The guidance for off-topic questions has this to say about the use of statistics:
Asking for a link to something or statistics
This is a subtler meaning of the 'favorite off-site resource' part of the wording of the close reason. Asking a question that doesn't draw upon the community's expert knowledge as programmers but rather asking it to be a crowdsourced search engine falls into this area.
Links to things suffer from link rot. Statistics become out of date over time. Neither of these contribute significantly to the collective knowledge of problem solving that the Q&A format provides.
I don't understand what the issue is with questions that invite answers that involve statistics. To me that guidance is bad for the quality of answers on this site. Allow me to illustrate.
Take for example this question about code reviews: How to deal with no code reviews in my new place when I come from that practice?
In my view, having to argue in favor of the best practice of code reviews is something programmers are likely to face (hence on-topic) and the best possible answer to this question is to provide provable statistics that demonstrate the value of the practice of code reviews (and possibly statistics that compare the different ways of performing code reviews). This way the asker has better than anecdotal arguments in favor of code reviews as a best practice.
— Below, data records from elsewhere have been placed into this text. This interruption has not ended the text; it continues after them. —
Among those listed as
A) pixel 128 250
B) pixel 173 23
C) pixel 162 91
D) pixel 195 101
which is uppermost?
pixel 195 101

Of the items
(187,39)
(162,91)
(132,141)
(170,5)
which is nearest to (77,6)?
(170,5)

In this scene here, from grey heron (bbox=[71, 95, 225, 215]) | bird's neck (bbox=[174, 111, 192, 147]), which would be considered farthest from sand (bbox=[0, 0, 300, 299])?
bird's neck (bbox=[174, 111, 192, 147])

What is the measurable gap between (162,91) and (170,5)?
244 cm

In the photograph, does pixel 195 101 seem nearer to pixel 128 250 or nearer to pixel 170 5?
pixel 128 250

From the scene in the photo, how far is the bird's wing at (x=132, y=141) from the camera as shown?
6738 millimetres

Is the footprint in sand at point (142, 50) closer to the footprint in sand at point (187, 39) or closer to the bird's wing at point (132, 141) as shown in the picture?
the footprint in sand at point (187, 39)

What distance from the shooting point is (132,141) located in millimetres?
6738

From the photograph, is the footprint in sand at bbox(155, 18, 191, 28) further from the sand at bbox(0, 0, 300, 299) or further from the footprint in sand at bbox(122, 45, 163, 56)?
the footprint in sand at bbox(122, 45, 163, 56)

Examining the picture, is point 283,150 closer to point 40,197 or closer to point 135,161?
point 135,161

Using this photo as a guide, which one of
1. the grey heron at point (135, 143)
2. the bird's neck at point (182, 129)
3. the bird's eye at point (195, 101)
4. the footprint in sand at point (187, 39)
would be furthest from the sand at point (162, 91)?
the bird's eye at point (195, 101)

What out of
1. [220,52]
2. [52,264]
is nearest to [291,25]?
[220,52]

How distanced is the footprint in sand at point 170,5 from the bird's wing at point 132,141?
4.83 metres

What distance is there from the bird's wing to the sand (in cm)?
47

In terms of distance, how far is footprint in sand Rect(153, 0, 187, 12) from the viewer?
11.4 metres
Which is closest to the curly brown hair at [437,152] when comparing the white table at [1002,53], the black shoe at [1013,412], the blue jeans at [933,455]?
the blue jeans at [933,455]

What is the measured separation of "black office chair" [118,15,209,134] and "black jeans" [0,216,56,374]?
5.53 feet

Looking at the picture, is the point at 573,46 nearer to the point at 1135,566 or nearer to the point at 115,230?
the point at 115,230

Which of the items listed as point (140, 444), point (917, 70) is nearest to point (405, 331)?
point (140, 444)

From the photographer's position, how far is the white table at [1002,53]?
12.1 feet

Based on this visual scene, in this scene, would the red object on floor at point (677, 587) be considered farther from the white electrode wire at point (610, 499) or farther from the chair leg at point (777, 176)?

In my opinion statistics are a higher quality answer when it comes to best practices answers, because they remove the bias inherent in an answer that is a sample of 1.
I can understand forbidding link-based answers, and requiring that the statistics are repeated in the body of the answer (citing the off-site resource where they were obtained), but why is it a good thing for P.SE to automatically close questions about best practices which can best be answered through statistics?